1 de novembro de 2018 10:51 | Acessibilidade , Educação , Xanxerê Compartilhar no Whatsapp
Professores de Xanxerê se posicionam sobre Projeto Escola Sem Partido Foto: Divulgação

Eleita pelo estado de Santa Catarina, a deputada Ana Caroline Campagnolo (PSL) compartilhou uma nota, no domingo (28), após as eleições em que estimula os alunos a denunciar professores que fizerem “Manifestações político-partidárias ou ideológicas que humilhem ou ofendam sua liberdade de crença e consciência”. Ela diz para os alunos filmarem ou gravarem as aulas e depois enviarem as supostas denúncias a um número de celular.

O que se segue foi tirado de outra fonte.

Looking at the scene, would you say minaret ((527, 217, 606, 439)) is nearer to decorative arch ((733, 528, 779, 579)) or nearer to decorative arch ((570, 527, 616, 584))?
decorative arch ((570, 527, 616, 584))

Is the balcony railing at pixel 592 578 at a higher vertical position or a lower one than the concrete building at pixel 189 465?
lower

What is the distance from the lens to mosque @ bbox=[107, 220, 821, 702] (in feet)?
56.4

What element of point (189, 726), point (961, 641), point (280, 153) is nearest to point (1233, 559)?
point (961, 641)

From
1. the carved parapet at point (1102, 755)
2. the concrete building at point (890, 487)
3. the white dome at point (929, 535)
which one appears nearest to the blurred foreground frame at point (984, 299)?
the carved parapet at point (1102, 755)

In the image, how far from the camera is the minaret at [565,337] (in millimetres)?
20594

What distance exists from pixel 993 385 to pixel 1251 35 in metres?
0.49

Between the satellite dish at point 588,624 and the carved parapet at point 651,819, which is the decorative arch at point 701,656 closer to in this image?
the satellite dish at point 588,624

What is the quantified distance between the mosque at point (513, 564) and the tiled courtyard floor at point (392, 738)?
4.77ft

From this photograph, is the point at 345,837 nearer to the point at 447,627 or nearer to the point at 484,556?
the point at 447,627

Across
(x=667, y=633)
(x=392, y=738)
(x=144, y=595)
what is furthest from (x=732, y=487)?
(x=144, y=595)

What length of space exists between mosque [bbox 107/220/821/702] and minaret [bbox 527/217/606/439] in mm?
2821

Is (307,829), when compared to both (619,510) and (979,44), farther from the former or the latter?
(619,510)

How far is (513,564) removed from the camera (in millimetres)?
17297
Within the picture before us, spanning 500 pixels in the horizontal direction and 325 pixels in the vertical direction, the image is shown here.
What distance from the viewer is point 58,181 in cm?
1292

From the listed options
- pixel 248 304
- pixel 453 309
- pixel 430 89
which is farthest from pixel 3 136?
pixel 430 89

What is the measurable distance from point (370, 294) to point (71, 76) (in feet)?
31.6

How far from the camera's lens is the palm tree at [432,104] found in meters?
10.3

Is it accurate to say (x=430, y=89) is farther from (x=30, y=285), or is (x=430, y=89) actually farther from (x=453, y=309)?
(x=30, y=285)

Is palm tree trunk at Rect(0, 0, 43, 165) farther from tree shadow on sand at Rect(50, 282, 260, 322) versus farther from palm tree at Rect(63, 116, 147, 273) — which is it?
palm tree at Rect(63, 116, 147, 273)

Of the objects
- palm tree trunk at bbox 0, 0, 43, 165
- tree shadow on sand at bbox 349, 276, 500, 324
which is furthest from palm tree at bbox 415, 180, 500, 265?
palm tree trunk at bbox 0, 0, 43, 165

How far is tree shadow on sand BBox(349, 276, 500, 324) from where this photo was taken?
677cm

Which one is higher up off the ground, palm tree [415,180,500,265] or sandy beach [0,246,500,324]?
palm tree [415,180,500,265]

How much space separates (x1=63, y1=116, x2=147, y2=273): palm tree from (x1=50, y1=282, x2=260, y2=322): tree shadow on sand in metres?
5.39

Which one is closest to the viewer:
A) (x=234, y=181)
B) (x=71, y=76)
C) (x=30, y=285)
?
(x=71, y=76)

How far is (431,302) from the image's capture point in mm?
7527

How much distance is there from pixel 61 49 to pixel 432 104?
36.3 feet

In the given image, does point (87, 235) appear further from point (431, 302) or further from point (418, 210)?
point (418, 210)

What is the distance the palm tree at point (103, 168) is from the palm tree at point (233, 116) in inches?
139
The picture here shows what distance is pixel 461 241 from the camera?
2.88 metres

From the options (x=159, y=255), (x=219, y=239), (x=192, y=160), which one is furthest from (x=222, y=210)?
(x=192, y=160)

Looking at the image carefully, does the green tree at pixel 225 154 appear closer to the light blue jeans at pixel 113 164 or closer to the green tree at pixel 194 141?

O presidente do Sindicato dos Trabalhadores em Educação de Santa Catarina (Sinte), filial de Xanxerê, Jean Lemos, avalia que “O professor passa o conteúdo e tem o seu ponto de vista, mas não quer dizer que esteja doutrinando. Defendemos que o professor tem liberdade para abordar os conteúdos, poder explorar mais e incentivar o censo crítico dos estudantes”. O que os professores defendem é a lei de liberdade de ensino nas salas de aula.

Já existem várias discussões sobre o Projeto Escola Sem Partido, explica Jean, que é popularmente conhecido pelos professores como lei da mordaça, “Esse projeto vem para limitar as informações e opiniões na sala de aula, um assunto vetado, por exemplo, seria o da ditadura militar. Como que um professor não vai trabalhar esses temas, se fizeram parte da história”.

Nesse projeto haverá um quadro na sala de aula, listando o que o professor pode ou não fazer, e os alunos podem filmar a aula, caso o projeto não esteja sendo cumprido o professor pode ser preso. “Estamos lutando contra essa lei há um bom tempo, e mesmo se ele for instaurado no próximo ano, vamos realizar audiências públicas, contestando com o nosso ponto de vista sobre esse projeto”, finaliza Jean.